Governo, le incognite in vista della Direzione Pd del 3 maggio

Focus

La frammentazione delle posizioni in campo dem è rispecchiata anche dalla base. Rosato: “Dialogo solo con un Pd unito”

Il prossimo 3 maggio la Direzione Pd si esprimerà sull’atteggiamento da prendere nei confronti dei Cinque stelle e sulla possibilità o meno di avviare un dialogo che porti alla formazione di un nuovo governo. Fino a quel momento tutto è in discussione. Oggi Martina ha ribadito che se ci fosse una risposta affermativa da parte dell’organismo dem, chiamato – precisa – solo a valutare “l’inizio di un confronto”, allora si potrebbe passare la parola agli iscritti, attraverso una consultazione. Ma, nonostante l’appello lanciato dal Segretario reggente sulla sfida da cogliere , i messaggi che i componenti della Direzione dovranno valutare sono molteplici e contrastanti.

Abbracci e sorrisi, la strana coppia Salvini e Berlusconi

Berlusconi e Salvini a Trieste

La foto pubblicata da Licia Ronzulli

Ieri sera la coppia Salvini-Berlusconi si è fatta fotografare insieme, sorridenti e distesi. Dissimulando a favor di fotografi gli attriti riscontrati lungo tutta la campagna elettorale e pure dopo il 4 marzo, con il deprimente show al Quirinale dell’ex Cavaliere. E da Trieste la strana coppia è tornata a battere cassa. Secondo il leader della Lega, infatti, dovrà nascere un “governo figlio del voto degli italiani tra centrodestra e Cinque stelle” e lui, dice, “lavorerà per questo”.

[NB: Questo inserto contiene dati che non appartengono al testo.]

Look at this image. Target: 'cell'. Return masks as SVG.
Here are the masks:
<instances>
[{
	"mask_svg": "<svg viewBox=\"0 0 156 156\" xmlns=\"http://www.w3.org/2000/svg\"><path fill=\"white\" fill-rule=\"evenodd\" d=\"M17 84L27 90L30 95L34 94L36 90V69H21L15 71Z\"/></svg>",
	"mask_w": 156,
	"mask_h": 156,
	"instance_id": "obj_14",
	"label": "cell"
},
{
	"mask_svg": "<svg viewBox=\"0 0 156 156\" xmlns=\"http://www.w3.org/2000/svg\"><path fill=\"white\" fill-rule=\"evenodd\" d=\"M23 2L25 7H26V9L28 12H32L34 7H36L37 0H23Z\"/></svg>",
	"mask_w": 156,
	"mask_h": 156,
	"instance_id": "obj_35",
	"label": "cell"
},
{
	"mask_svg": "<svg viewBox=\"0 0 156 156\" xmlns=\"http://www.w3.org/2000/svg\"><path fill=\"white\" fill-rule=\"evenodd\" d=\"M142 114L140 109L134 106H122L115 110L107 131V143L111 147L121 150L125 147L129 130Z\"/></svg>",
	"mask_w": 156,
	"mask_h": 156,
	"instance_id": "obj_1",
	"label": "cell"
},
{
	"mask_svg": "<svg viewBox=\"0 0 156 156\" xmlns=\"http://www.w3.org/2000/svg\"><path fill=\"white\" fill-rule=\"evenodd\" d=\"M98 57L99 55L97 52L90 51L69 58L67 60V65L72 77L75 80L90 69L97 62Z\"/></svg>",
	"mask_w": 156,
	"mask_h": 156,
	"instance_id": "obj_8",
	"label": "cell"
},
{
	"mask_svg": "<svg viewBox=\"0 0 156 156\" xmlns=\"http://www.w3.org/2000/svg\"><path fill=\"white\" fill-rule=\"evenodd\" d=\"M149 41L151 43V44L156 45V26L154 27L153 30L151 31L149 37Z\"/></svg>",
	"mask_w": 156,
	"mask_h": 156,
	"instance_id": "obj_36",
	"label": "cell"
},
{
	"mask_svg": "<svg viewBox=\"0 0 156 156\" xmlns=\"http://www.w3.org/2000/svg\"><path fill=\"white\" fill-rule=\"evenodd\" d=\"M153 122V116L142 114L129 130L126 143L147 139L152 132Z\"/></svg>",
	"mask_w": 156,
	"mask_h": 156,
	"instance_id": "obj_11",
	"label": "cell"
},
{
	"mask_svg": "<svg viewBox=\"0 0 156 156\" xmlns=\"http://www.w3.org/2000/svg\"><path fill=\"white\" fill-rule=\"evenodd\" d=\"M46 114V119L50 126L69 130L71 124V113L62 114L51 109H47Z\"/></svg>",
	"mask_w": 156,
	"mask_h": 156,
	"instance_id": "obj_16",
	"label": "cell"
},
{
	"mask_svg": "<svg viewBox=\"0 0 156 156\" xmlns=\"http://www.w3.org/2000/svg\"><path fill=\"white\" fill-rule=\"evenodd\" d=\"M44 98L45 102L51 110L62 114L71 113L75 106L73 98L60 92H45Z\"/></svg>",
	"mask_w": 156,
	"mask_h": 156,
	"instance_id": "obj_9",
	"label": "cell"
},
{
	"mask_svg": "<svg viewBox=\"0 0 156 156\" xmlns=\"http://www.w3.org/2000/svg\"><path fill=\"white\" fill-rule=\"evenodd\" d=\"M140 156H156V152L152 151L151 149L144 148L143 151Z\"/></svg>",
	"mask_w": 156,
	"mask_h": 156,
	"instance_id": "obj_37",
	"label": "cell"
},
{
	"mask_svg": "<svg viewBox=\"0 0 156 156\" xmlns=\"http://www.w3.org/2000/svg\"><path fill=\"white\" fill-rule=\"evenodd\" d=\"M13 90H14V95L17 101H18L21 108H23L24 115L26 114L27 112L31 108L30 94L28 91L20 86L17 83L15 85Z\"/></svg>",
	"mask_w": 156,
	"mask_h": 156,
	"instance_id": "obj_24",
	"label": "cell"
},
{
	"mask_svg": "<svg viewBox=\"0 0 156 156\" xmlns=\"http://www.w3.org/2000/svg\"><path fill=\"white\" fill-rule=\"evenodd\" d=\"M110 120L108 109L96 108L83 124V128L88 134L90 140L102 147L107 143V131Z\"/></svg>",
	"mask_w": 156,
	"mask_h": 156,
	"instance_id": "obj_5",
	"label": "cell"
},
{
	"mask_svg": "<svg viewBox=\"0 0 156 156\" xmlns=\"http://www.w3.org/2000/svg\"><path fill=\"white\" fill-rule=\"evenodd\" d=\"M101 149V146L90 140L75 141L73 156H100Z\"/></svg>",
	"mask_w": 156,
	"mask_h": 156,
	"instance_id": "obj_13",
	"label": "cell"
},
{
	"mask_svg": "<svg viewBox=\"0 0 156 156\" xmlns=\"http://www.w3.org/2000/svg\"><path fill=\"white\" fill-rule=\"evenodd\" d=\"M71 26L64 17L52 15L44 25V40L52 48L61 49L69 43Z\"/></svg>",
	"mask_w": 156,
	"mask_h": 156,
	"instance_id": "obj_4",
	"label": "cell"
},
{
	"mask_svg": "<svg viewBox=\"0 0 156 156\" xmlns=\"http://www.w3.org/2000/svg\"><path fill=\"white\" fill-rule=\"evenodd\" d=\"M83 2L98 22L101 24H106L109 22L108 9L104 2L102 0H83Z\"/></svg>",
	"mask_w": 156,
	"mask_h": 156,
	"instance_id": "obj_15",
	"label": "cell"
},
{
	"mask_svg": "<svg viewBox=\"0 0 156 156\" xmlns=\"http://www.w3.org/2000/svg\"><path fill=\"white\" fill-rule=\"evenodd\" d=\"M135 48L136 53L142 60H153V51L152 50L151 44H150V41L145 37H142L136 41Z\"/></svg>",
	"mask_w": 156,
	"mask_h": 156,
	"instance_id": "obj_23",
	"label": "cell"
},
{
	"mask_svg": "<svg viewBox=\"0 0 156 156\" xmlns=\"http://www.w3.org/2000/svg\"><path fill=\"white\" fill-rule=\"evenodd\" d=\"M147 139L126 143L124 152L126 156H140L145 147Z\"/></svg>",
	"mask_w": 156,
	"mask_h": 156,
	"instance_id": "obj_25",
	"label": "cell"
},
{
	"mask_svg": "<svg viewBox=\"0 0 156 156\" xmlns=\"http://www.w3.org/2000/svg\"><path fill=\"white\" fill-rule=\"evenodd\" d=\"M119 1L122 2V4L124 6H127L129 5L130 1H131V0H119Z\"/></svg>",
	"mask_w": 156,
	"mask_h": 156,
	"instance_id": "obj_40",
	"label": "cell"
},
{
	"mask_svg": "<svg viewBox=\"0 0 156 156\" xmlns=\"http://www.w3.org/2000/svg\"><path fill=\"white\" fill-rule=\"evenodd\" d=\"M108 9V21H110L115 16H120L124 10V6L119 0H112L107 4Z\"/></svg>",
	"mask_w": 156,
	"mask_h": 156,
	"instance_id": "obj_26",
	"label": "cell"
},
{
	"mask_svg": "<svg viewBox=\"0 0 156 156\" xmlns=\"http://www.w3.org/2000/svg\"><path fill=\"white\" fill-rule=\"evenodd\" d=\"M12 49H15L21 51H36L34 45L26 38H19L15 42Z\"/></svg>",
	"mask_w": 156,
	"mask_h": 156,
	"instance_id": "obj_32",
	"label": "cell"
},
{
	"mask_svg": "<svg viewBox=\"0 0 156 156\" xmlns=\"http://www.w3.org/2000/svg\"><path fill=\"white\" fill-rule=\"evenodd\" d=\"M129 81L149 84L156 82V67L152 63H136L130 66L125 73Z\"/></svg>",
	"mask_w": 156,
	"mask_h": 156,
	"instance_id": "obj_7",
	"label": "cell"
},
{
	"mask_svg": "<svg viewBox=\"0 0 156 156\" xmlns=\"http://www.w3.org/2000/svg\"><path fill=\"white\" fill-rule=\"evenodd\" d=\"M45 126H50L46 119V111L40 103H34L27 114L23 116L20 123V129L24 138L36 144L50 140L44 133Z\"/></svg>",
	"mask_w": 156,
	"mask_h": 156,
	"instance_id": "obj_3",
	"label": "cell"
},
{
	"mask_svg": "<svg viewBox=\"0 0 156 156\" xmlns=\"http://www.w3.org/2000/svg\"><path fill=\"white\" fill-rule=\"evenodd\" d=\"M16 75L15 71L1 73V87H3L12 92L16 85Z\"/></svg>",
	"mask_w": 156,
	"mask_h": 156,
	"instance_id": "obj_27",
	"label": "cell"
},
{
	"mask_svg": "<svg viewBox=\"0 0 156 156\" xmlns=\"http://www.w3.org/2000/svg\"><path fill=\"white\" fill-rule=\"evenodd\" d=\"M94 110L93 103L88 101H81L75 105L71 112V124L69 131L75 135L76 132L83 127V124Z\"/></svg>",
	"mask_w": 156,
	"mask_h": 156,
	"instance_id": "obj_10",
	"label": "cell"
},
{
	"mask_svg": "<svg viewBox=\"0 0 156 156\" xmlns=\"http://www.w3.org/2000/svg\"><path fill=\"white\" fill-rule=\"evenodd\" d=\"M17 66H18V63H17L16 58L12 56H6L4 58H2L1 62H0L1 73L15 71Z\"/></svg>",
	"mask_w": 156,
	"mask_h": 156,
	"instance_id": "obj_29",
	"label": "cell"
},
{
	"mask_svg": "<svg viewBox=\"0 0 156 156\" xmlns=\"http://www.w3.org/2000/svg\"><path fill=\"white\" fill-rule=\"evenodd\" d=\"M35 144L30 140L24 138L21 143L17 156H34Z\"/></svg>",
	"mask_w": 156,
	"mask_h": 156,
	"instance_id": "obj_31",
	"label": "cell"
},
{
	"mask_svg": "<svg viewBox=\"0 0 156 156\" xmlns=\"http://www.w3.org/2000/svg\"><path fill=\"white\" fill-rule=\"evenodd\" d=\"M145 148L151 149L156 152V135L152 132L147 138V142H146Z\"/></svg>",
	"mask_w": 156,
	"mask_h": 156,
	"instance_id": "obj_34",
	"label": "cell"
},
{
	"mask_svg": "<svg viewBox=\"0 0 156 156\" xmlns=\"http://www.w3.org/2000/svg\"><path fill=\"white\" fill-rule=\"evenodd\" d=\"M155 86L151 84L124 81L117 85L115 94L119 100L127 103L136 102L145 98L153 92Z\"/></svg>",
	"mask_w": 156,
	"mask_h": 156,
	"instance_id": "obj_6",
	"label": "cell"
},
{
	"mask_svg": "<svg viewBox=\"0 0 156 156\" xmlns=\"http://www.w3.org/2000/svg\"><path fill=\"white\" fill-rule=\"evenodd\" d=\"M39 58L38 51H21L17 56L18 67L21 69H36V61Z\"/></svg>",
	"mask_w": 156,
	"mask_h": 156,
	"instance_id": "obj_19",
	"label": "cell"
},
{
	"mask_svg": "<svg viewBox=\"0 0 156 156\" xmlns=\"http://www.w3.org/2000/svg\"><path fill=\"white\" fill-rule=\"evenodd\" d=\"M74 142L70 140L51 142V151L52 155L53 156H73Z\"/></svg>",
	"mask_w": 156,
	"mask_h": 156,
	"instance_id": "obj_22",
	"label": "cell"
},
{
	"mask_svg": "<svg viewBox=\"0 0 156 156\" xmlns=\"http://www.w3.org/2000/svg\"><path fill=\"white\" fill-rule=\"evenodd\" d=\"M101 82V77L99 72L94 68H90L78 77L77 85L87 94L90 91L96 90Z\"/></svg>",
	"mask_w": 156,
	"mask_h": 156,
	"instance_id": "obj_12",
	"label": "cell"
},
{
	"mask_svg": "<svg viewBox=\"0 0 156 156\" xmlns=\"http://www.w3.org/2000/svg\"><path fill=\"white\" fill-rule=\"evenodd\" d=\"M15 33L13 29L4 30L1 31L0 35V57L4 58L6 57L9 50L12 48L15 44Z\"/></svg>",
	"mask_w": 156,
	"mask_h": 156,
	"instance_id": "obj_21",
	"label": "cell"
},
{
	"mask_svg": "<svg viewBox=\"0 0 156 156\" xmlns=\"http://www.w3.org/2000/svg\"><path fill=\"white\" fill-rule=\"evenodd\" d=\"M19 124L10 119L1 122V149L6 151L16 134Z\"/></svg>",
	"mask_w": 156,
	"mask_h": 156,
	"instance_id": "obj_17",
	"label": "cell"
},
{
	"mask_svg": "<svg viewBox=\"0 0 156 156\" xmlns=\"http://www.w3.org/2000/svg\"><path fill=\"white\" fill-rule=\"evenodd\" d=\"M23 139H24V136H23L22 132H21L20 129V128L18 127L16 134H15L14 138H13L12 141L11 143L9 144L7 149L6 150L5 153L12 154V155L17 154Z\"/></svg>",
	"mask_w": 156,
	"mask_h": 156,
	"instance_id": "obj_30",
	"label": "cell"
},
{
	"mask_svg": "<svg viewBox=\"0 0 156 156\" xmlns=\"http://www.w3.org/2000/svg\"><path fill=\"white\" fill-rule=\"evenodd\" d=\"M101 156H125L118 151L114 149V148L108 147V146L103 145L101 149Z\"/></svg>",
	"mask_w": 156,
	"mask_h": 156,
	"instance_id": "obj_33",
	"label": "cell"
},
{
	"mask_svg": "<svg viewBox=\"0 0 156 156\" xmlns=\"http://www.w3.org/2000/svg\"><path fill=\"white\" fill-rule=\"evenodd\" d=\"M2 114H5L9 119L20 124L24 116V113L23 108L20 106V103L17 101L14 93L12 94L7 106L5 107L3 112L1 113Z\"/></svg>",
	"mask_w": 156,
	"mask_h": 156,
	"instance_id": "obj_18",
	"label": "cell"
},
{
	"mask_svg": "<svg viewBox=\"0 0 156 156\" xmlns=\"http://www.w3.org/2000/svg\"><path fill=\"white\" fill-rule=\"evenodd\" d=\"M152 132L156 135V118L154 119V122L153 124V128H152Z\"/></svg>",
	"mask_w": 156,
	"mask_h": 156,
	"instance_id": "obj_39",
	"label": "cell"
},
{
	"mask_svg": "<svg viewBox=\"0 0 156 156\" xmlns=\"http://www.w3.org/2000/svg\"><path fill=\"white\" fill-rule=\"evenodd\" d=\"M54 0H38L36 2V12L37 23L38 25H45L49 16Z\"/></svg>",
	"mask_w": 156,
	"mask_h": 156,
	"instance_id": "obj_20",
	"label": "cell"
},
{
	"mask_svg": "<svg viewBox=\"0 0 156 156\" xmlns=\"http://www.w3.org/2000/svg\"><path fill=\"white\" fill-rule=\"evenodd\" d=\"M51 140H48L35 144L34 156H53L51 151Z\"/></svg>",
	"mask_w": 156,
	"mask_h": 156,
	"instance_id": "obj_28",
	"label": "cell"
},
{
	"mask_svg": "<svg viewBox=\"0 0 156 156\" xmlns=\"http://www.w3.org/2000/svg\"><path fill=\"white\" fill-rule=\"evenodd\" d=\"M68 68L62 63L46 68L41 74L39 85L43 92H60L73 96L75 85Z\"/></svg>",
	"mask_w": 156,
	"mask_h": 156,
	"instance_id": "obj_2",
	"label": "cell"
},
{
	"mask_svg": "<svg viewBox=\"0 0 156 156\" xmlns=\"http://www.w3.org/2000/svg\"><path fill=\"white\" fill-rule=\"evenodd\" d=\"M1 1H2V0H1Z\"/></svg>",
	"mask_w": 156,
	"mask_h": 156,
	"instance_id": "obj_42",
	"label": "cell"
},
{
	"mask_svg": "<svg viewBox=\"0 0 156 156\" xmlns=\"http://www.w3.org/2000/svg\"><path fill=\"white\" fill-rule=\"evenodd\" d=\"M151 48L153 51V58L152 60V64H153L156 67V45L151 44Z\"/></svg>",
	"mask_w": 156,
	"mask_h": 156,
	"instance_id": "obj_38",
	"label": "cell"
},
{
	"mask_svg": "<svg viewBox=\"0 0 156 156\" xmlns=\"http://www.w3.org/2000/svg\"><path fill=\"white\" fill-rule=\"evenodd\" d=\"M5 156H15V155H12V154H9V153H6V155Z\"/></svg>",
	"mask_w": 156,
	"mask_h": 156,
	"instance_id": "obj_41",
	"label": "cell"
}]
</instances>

Non si capisce però se il messaggio del leader del Carroccio sia rivolto a Di Maio o al suo alleato. Berlusconi, seduto al suo fianco all’Harry’s Bar di Trieste, ha detto che lui e Salvini “sono uniti e nessuno ci dividerà”. Eppure entrambi sanno bene che i Cinque stelle non hanno alcuna intenzione di ritirare il diktat su Berlusconi. Con lui nessuna alleanza è possibile. Posizione che finora non è mai stata scalfita. Per questo l’insistenza di Salvini appare senza sboschi.

Rosato: “Qualsiasi dialogo si può intavolare solo con un Pd unito”

La palla è ora nel campo del centrosinistra. Ma le incognite rimangono. Oggi, il vicepresidente della Camera Ettore Rosato, in un’intervista alla Stampa, non esclude che possano nascere intese ma un’ipotesi simile ha, secondo lui, poche possibilità di realizzarsi. “Dovrebbe esserci tutto il partito a sostenere una scelta di cambiamento così radicale. – sostiene l’esponente dem – Qualsiasi dialogo si può intavolare solo con un Pd unito. Viceversa non è pensabile neanche l’avvio di un confronto”. Secondo Rosato la direzione del Pd finirà “con senso di responsabilità e senza fratture al suo interno, anche perché mi sembra che nel partito e tra i dirigenti non sprizzi questo entusiasmo verso il governo con i grillini”.

I dubbi della base dem

La frammentazione delle posizioni in campo dem è rispecchiata anche dalla base. A dirlo è un’analisi pubblicata oggi dal Corriere e firmata da Nando Pagnoncelli. Secondo l’indagine il 39% degli elettori del Pd vorrebbere un accordo con i 5 stelle, il 19% vorrebbe rimanere all’opposizione, mentre il 10% preferirebbe un’intesa con il centrodestra. Rilevante rimane la parte che non prende posizione. Ben il 32%. Una quota alta che ben dimostra l’incertezza che domina anche tra il popolo dem.